| PAGE EXTRACT |
++++++++++

Metadata-Version: 2.4
Name: traxgen
Version: 0.1.4
Summary: Trajectory ground truth generator for agentic frameworks
Author: anonymous
Author-email: 
Requires-Python: >=3.8
Description-Content-Type: text/markdown
License-File: LICENSE
Requires-Dist: networkx>=2.8
Requires-Dist: matplotlib>=3.5
Requires-Dist: seaborn>=0.11
Requires-Dist: pydantic>=1.10
Dynamic: author
Dynamic: description
Dynamic: description-content-type
Dynamic: license-file
Dynamic: requires-dist
Dynamic: requires-python
Dynamic: summary

# Traxgen

**Traxgen** is a Python package for generating synthetic multi-agent trajectories for simulation, research, and evaluation purposes. It provides a modular framework to configure agent behaviors, environments, and export formats, making it suitable for academia and industry alike.


## Table of Contents

- [Introduction](#introduction)
- [Features](#features)
- [Installation](#installation)
- [Usage](#usage)
- [Trajectory Types Support](#trajectory-types-support)

++++++++++

| DATASET EXTRACT |
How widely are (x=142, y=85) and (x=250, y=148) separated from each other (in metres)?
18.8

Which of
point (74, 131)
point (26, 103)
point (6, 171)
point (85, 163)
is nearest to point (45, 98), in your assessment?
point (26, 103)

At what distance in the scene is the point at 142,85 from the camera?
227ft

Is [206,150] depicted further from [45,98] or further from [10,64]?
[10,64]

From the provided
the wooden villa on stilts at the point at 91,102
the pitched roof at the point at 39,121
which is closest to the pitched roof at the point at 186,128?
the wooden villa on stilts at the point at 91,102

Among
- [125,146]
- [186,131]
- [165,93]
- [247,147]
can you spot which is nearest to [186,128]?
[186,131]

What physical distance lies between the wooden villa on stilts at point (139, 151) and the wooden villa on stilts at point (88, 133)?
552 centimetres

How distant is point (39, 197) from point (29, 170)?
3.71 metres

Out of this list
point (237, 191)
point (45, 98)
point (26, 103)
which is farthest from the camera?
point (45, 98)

++++++++++

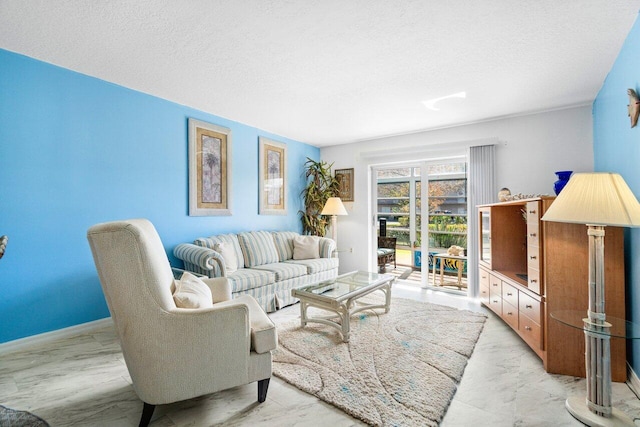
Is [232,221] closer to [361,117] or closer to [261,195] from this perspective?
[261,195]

++++++++++

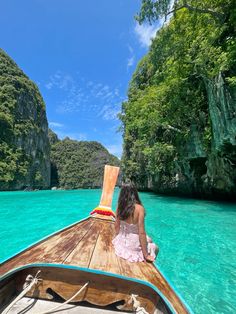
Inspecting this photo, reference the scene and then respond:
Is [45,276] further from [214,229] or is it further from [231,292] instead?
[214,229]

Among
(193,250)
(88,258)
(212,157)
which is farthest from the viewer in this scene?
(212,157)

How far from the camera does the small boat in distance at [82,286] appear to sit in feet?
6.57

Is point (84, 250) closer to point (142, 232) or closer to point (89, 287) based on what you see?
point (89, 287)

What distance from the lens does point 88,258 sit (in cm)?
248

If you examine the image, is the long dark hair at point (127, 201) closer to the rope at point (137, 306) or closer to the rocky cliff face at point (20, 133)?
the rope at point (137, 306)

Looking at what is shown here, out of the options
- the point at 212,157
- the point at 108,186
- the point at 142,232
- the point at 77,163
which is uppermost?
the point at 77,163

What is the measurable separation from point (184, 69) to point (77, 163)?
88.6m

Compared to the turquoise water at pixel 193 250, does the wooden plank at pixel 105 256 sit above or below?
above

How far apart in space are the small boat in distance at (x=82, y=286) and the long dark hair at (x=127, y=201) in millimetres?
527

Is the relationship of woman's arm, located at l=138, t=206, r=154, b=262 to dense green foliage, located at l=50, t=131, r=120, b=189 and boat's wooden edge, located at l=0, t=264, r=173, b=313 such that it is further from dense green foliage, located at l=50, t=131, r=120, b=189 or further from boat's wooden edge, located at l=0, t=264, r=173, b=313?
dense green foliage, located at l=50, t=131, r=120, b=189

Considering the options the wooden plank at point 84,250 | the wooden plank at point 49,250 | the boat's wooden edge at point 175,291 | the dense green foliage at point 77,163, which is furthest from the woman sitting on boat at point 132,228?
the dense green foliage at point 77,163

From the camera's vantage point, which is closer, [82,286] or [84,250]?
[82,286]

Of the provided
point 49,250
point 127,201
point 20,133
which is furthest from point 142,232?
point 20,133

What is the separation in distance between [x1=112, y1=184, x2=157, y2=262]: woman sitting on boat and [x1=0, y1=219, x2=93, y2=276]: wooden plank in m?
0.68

++++++++++

| GIVEN TASK |
From the Traxgen package description, extract the passage between "- [Introduction](#introduction)" and "[Trajectory Types Support](#trajectory-types-support)", inclusive.

| EXERCISE ANSWER |
- [Introduction](#introduction)
- [Features](#features)
- [Installation](#installation)
- [Usage](#usage)
- [Trajectory Types Support](#trajectory-types-support)